As a journalism major, I'm always interested in stories that have to do with journalists, their education, and their schools. Where is the major going? And what do experts have to say about it?
I recently read a blog that brought a large error to my attention. In the New York Times, there was an article about corporations not paying taxes. Go follow the link and head to the bottom of the page. You'll find a correction there - apparently their journalists (or editors, for this case) didn't know the difference between revenue and profit.
More in-depth information about the "why" behind this huge mistake can be found here . Here is an excerpt, offering background information on their mistake:
"Yesterday the New York Times ran a story on a study by the Government Accountability Office that was commissioned by Democratic Senators Carl Levin and Byron Dorgan. The study found that from 1998 to 2005, two out of three American corporations didn't pay any corporate income taxes. Levin and Dorgan trumpeted this finding as though it meant something.
As usual, the Democrats were preying on ignorance. As Levin and Dorgan undoubtedly know, most small businesses, and many large ones, don't pay federal income taxes because they don't make any money. Most companies, especially small ones, pay their employees, after which there is nothing left to report as profit. Those salaries, of course, are taxed as ordinary income. If the corporations are Subchapter S, any earnings are passed through to the owner(s) and taxed at that level. The idea that "corporations" represent some kind of magical money pot for the government to steal from is just one more Democratic Party fantasy. On the contrary, the United States has the second-highest corporate income tax rates in the world, a fact that hurts our economy badly. As dumb as the Levin-Dorgan press release was, however, it wasn't dumb enough for the New York Times. The paper got out its calculator, multiplied the gross revenues of the companies in the GAO study by 35%, and came up with this classic of economic ignorance: 'At a basic corporate tax rate of 35 percent, all the corporations covered in the study in theory owed $875 billion in federal income taxes.' In theory, a company pays 35% of its net income to the feds, not its gross receipts. That reporters and editors at the New York Times should be ignorant of this basic fact is shocking. How in the world can these people purport to instruct the rest of us on economic matters, when they lack the most fundamental understanding of how our tax system works?"

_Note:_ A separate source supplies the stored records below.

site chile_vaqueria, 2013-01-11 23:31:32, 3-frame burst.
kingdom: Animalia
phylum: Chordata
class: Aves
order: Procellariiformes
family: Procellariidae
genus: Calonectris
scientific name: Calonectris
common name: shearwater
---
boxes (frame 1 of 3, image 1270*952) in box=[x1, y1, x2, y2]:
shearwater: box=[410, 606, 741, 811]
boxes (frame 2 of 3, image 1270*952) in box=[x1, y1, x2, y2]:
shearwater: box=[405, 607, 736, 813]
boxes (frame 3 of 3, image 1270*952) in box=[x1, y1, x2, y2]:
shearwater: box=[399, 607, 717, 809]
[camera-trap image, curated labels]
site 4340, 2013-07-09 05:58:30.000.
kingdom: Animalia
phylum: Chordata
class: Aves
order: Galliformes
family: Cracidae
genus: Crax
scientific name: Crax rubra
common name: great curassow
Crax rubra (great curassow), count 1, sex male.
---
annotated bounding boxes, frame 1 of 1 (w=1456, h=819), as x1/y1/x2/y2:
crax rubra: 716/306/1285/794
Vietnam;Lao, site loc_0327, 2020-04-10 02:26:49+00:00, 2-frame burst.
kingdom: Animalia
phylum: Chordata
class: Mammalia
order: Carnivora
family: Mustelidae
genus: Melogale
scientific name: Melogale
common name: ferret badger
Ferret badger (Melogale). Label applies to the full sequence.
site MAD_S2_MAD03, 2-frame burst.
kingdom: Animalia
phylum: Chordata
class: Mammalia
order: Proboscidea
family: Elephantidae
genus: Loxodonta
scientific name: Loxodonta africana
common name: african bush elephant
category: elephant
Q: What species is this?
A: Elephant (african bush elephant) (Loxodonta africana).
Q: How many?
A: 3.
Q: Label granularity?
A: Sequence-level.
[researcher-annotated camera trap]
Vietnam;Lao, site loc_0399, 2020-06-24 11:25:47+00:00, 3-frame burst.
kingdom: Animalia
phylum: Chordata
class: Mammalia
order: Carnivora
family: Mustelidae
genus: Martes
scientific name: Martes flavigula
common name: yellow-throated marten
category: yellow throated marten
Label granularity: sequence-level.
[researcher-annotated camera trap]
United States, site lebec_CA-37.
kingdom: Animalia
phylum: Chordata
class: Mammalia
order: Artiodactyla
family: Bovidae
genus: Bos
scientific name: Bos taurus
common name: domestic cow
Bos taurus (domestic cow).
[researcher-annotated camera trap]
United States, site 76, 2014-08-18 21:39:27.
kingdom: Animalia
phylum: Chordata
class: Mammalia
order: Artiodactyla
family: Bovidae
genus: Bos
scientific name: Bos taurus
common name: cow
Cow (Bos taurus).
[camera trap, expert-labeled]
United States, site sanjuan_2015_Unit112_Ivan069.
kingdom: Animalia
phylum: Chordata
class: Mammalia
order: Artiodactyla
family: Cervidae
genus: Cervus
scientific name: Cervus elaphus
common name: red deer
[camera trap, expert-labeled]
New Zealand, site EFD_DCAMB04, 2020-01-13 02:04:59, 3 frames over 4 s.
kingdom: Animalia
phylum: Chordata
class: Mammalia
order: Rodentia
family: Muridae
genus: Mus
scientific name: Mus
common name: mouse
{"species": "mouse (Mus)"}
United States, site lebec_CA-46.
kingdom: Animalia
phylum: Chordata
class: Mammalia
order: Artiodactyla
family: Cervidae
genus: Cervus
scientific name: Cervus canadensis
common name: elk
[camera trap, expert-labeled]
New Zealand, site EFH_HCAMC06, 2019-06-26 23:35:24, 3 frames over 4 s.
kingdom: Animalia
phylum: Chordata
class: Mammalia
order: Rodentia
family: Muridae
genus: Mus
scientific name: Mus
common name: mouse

This whole ordeal really took me by surprise. I guess that as a journalism major, we tend to focus solely on the aspects of writing and reporting, as well as ethics. But how ethical is it to make such broad, hasty assumptions, like the ones made in the NY Times article? To state that corporations owed $875 billion in federal income taxes, when corporations are typically taxed on their profit (net income) rather than their revenue, is a major ethical issue.
I personally dislike mathematics and things that have to do with numbers. Many journalism majors probably do, considering the fact that they have chosen to devote their careers to the written word rather than number crunching. But I am convicted about my responsibility to stay educated in all matters that I may need to report on in the future - this includes history, political science, international affairs, and yes, economics.
Right now, the University of Florida School of Journalism requires an economics class of every student who wishes to graduate with a journalism degree. I think that is an awesome idea. I plan to take a basic economics class in the spring, but then if I have room in my schedule, I would definitely take more of them. Learning about the math behind our nation's economy is both beneficial and imperative for today's journalists.
For those interested, NewsUniversity offers an online class entitled "Math for Journalists." If you have some spare time, go through the course and let me know what you think. Hopefully I can join in on this class and use it as a mathematical refresher.